Sen. Kyrsten Sinema wants to cut bureaucratic red tape, tackles regulatory reform

Arizona Republic

Sen. Kyrsten Sinema has introduced two bills designed to help Arizona businesses by reducing onerous government oversight.


The bills are aimed at reforming the way the government sets regulations, or rules surrounding things like the sale of tobacco and alcohol. These regulations affect businesses in Arizona, and Sinema said she introduced the bills as part of an effort to simplify the process by which regulations are evaluated.


The legislation was discussed at a hearing held by the Senate Homeland Security and Governmental Affairs’ Subcommittee on Regulatory Affairs and Federal Management, where Sinema, D-Ariz., sits as ranking member.


Sinema’s first bill, the Setting Manageable Analysis Requirements in Text Act, would require the federal government to plan ahead for an assessment of their regulations. These assessments would compare the actual costs and benefits of the regulations to those proposed when it was introduced.


“By requiring agencies to plan for reviews through the SMART Act, the reviews will be more thorough and accurate, and less expensive and time-consuming,” Sinema said in a statement Tuesday. “This will improve regulations, remove unnecessary burdens, and increase transparency and accessibility for Arizona businesses.”


Two former White House officials testified in support of the bill: Sally Katzen, from former Democratic President Bill Clinton’s administration, and Susan Dudley, from former Republican President George W. Bush’s.


Katzen said in her testimony that, in the government, “process is good, but too much process can be counterproductive.”

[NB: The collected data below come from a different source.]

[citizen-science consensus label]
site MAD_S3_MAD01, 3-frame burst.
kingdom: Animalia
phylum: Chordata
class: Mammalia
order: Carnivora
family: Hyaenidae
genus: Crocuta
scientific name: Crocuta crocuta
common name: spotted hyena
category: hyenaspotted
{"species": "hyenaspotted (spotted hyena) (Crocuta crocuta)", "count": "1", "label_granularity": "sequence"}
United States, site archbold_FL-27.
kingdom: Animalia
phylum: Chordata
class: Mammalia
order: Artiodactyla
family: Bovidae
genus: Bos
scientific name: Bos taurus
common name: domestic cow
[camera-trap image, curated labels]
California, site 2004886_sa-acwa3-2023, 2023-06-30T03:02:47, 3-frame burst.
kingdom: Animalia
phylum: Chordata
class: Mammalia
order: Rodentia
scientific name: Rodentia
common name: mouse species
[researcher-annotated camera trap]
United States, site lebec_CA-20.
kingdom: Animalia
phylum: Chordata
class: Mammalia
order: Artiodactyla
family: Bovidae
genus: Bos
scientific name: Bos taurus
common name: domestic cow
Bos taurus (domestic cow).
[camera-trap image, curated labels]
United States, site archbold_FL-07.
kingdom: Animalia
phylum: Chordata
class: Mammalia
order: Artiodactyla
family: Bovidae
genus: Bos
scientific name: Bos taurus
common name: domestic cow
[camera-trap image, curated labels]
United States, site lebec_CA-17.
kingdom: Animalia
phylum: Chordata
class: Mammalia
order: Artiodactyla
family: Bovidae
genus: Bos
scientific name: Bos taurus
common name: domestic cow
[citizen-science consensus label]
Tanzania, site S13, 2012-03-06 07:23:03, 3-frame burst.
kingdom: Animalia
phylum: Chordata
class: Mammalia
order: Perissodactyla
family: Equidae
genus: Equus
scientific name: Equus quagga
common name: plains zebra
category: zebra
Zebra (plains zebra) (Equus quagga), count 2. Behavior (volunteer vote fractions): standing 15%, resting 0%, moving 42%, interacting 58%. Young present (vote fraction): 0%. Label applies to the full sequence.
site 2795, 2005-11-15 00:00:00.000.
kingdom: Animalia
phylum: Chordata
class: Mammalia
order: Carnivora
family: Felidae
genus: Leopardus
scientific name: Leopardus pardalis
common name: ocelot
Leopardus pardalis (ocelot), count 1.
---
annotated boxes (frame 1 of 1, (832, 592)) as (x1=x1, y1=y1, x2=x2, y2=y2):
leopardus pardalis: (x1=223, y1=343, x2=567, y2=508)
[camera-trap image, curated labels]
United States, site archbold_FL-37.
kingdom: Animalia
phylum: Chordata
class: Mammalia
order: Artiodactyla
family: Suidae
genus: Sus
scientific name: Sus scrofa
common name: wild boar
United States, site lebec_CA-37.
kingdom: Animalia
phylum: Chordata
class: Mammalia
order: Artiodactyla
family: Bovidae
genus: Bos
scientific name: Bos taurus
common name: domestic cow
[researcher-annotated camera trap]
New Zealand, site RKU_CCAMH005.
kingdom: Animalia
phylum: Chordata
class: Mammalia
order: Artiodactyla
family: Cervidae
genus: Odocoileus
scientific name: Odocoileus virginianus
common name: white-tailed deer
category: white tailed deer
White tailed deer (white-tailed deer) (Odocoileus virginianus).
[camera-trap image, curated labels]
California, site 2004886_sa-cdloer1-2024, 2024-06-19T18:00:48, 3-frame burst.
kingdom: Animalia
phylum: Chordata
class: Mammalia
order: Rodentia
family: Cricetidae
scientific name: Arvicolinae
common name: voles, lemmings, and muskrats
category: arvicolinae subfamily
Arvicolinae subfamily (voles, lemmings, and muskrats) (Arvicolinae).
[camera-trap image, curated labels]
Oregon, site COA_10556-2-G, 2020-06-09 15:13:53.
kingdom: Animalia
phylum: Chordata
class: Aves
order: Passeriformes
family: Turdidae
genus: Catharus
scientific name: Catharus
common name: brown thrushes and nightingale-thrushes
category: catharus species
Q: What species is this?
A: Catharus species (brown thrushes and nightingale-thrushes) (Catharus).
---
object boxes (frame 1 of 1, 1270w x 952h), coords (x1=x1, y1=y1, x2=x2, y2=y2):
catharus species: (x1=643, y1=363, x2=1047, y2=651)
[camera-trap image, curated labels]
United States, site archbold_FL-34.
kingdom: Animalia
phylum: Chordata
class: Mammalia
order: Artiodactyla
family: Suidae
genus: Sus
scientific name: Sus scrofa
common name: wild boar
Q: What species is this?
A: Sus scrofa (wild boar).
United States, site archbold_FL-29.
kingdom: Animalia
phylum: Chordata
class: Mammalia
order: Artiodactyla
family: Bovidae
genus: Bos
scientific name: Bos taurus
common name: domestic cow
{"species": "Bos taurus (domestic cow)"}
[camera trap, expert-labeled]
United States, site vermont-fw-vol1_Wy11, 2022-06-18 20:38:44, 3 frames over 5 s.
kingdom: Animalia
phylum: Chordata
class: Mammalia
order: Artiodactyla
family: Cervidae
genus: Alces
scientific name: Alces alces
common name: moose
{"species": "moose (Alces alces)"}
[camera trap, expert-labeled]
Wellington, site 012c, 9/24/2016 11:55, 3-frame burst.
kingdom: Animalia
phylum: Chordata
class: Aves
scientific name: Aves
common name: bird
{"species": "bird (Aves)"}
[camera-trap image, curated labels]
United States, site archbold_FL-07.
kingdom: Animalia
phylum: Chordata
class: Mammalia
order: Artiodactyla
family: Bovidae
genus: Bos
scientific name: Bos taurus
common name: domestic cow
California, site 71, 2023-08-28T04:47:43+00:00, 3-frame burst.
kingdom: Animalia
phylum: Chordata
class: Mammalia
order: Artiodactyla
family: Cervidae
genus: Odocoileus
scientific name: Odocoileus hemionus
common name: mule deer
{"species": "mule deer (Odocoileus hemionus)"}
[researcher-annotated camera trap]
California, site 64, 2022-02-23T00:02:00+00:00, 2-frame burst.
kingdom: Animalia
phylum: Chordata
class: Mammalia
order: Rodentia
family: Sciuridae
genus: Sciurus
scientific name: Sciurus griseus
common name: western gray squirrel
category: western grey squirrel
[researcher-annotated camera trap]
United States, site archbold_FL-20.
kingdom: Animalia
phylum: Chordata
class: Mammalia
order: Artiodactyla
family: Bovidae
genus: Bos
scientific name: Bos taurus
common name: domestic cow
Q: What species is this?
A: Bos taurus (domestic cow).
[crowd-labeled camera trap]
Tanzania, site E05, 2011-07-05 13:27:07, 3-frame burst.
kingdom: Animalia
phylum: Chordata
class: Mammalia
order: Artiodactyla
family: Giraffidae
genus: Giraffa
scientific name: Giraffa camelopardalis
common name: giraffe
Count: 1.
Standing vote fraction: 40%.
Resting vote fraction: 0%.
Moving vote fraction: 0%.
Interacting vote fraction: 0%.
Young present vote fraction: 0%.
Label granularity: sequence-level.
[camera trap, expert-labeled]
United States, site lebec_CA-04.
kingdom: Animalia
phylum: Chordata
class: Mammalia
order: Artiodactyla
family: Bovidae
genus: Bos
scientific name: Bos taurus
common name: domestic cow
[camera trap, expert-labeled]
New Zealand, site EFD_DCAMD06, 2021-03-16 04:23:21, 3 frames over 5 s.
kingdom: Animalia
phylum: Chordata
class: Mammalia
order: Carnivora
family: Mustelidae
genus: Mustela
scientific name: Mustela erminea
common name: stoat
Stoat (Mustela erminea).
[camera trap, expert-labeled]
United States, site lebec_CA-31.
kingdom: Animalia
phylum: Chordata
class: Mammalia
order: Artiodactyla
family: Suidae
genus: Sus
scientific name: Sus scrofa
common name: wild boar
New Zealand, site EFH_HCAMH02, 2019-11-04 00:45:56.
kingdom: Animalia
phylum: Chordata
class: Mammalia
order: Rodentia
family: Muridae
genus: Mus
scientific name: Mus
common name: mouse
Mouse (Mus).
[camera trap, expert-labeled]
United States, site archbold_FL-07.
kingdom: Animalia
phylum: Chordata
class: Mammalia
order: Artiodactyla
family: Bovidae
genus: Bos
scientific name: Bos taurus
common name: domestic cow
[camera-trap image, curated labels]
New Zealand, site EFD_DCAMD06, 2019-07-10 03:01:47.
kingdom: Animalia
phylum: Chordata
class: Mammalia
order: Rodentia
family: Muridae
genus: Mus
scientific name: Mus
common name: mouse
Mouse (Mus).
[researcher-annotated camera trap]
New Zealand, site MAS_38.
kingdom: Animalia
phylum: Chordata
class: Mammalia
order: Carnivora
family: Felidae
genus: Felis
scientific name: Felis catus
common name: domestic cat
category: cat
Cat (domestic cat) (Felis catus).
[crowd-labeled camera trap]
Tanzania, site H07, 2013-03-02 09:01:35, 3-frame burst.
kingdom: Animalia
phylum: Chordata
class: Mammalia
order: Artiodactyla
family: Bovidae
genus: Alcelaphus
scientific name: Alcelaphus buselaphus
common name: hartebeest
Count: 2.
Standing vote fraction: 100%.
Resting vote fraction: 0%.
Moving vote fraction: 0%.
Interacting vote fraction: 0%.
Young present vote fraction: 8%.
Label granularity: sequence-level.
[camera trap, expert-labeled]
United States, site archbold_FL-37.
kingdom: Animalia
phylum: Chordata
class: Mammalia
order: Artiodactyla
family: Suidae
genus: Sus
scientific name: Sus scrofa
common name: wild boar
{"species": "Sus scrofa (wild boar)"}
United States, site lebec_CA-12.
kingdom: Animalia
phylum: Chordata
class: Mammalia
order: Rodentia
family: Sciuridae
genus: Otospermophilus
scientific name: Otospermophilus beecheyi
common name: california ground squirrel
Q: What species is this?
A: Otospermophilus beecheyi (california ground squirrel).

She said she believes the government should be held accountable for the claims they make and the goals they set, and that the public should have a hand in that accountability and regulation, but not so much so that it is disruptive.


“And, most importantly, each step in the process (and any new steps imposed) should be evaluated in terms of its contribution to good decision-making, to what would help produce the most sensible, effective and efficient way forward,” Katzen said Tuesday.


Dudley agreed, saying in her testimony Tuesday that the SMART Act would “offer relatively modest, yet potentially powerful, changes” to the government’s ever-evolving regulating process.


Sinema also joined the subcommittee chairman, Sen.James Lankford, R-Okla., in introducing the Prove It Act, which would give businesses a voice in the rule-making process and challenge certifications and request re-analysis before they are enacted.


“Arizona’s small businesses should have a voice in bureaucratic rule-making that could harm Arizona jobs,” Sinema said in a statement Tuesday. “The Prove It Act is a commonsense bill that helps guard against unreasonable regulations.”


Both bills will get a vote in the subcommittee in coming weeks before proceeding to the full Senate.